On the level of genome organization HCV is more closely related to pestiviruses as to the members of genus Flavivirus. World wide about 130 million people suffer from chronic HCV infection. These infections are a major cause for liver cirrhosis and hepatucellular carcinoma. Present concepts of therapy resolve viral pestistence only in a subset of patients. Furthermore, RNA viruses like HCV show a high degree of varialbility. Thus a diverse set of targets for antiviral therapy will be required for eliminating this virus. Accordingly, further investigations aiming at the identification of viral targets as well as antivirals are still necessary. Along these lines, we investigate the two vital proteases encoded in the NS2-3 region of HCV with respect to their function and regulation on molecular level with a special emphasis on the comparison to their pestiviral counterparts.

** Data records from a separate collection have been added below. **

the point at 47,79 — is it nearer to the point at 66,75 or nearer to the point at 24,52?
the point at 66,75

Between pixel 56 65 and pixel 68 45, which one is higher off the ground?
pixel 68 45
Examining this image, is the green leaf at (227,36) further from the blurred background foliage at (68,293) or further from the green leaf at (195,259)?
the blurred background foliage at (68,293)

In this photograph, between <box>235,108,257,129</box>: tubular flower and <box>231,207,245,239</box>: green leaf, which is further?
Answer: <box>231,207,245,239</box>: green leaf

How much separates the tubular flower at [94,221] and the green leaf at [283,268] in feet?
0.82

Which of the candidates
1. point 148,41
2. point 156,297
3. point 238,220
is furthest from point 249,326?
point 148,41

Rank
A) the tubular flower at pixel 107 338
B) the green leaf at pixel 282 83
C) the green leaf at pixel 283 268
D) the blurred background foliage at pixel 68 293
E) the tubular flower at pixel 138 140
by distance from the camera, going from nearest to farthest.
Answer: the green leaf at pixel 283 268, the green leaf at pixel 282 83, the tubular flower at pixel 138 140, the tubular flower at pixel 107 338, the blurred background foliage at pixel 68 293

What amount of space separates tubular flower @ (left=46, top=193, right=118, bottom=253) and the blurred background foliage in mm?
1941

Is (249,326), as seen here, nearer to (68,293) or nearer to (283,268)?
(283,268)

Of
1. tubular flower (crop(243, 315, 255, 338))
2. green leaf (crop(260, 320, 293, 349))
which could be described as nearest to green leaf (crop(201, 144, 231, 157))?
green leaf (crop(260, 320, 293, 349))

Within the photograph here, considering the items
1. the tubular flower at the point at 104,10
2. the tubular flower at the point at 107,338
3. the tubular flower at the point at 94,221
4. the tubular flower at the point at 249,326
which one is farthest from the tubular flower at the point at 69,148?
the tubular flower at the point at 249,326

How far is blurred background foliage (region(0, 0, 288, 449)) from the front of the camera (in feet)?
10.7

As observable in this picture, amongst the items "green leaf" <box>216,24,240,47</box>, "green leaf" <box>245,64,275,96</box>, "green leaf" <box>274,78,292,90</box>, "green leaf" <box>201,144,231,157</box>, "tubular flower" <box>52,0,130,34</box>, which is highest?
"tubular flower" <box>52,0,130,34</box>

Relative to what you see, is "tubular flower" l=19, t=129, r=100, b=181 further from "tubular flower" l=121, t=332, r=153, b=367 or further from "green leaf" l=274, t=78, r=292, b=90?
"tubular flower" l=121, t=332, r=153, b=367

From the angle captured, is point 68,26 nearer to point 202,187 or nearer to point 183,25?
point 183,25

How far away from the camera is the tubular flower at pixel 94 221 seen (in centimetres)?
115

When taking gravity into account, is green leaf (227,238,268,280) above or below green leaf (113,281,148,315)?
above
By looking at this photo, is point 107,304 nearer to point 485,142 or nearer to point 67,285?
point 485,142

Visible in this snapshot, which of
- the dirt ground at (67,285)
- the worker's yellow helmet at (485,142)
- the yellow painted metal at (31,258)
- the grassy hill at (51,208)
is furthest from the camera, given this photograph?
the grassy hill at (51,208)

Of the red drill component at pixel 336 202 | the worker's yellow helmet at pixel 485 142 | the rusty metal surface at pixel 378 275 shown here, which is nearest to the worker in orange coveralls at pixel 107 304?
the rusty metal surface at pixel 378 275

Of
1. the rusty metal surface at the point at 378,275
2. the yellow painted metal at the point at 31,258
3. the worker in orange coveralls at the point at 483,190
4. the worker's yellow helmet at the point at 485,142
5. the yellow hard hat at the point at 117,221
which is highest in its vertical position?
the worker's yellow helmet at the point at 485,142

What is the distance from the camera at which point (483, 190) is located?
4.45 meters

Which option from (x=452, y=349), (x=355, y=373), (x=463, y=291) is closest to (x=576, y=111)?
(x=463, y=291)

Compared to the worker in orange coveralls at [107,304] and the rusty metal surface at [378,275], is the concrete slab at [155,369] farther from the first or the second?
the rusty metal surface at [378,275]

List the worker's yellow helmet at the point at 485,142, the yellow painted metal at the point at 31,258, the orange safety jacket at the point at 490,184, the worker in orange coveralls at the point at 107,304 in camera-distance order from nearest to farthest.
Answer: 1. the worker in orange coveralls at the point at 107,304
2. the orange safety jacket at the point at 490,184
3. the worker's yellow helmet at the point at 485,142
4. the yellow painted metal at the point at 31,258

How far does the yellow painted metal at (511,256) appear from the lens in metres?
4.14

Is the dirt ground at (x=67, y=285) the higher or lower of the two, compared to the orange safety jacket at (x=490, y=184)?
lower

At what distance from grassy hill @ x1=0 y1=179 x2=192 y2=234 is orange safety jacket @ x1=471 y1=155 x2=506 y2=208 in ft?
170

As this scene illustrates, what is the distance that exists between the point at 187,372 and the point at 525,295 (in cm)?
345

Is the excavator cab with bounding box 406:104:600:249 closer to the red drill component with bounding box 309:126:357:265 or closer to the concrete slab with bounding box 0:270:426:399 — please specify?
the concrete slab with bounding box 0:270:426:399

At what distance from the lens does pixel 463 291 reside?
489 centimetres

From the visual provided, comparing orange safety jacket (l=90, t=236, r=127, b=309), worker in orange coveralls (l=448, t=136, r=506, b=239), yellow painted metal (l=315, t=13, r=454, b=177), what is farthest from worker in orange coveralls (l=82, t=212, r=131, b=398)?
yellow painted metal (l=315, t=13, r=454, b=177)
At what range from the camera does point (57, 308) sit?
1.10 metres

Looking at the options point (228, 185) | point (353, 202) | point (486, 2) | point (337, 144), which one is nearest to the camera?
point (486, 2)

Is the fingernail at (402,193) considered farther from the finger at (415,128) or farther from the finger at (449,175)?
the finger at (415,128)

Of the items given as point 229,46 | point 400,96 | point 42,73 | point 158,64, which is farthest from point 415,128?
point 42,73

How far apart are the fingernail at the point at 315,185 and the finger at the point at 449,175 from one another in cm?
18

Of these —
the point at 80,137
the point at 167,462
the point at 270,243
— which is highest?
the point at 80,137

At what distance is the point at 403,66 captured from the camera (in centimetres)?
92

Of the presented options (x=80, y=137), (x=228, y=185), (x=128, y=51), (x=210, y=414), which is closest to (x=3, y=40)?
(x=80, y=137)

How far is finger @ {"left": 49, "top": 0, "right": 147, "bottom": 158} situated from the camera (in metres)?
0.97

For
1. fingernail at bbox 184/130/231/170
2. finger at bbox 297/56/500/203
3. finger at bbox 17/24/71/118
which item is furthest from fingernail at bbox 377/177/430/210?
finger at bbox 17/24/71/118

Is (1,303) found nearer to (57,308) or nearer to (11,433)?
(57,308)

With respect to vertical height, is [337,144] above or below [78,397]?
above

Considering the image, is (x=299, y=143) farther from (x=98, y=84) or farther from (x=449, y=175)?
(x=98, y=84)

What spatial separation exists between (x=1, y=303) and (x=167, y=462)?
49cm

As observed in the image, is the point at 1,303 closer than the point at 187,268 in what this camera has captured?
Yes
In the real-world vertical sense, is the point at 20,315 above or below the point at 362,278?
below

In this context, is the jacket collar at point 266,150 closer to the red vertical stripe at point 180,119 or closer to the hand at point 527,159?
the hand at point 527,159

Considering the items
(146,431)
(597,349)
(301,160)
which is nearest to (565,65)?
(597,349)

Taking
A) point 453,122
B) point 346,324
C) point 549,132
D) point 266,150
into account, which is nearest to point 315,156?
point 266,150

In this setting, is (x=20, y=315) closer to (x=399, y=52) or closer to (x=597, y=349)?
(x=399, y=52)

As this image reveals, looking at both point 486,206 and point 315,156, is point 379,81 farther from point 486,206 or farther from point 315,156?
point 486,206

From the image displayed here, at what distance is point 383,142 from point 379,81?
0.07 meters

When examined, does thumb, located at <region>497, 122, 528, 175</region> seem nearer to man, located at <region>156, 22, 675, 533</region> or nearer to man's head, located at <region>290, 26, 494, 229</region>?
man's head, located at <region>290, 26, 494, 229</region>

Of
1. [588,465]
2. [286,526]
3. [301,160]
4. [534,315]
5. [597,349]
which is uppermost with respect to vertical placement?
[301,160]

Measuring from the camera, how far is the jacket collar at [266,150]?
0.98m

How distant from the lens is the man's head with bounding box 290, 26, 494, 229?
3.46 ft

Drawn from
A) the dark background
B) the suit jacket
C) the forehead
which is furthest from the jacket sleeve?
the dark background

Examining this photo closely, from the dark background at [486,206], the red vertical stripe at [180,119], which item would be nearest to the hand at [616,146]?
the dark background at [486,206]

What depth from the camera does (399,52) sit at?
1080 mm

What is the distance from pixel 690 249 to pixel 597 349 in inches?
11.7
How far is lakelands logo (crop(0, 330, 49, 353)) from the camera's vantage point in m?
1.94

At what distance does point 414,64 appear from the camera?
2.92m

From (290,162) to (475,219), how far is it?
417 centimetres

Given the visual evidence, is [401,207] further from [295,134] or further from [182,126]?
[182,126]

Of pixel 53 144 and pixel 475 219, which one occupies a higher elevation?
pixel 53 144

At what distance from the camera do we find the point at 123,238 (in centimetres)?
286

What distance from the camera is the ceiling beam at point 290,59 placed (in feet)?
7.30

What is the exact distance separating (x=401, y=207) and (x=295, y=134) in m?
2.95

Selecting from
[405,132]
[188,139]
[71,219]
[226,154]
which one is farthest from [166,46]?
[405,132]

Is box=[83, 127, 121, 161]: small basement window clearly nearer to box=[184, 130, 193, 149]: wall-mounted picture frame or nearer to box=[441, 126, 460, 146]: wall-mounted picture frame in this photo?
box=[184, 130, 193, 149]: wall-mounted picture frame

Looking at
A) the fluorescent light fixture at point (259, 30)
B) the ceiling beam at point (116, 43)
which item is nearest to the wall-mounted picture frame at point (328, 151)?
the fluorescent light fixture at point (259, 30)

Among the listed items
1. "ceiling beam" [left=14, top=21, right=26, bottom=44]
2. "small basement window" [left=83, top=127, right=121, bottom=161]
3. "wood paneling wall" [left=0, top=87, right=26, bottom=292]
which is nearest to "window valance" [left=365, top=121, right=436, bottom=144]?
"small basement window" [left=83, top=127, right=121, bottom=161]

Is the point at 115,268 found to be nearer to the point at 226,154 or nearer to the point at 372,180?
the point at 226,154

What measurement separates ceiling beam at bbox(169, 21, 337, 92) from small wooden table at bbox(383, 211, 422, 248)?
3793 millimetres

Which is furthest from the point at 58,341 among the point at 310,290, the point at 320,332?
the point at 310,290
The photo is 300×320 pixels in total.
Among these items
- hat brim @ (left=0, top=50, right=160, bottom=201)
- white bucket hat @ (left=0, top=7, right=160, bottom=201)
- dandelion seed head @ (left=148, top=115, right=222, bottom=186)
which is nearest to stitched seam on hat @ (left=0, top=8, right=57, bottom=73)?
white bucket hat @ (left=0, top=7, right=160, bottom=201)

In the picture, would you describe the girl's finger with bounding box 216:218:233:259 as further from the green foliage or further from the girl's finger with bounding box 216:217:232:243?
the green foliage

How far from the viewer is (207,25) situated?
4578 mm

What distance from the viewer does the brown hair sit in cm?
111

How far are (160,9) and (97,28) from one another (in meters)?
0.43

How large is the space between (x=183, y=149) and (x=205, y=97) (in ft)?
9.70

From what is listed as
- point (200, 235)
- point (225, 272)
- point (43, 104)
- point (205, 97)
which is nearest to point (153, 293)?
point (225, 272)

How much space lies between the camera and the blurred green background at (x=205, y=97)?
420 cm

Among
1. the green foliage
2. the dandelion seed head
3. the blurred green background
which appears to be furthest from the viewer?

In previous studies we could demonstrate the cysteine protease in NS2 of HCV displays a basal activity also in the absence of NS3 and thus is a bona fide protease. This basal activity is dramatically increased in presence of the serine protease domain of NS3 located downstream in the polyprotein. For the activation of the NS2 protease the activity of the NS3 serine protease is not required. We could demonstrate that the deletion of an essential part of the NS3 serine protease did not interfere with its ability to activate the NS2 protease. Furthermore, the C terminal part of the NS3 protease domain can contribute efficiently to he activation of the NS2 protease even when supplied in cis.

Current investigations concentrate on the identification of elements in NS3 which are critical for the activation of the NS2 protease and the molecular basis underlying NS2 protease activation.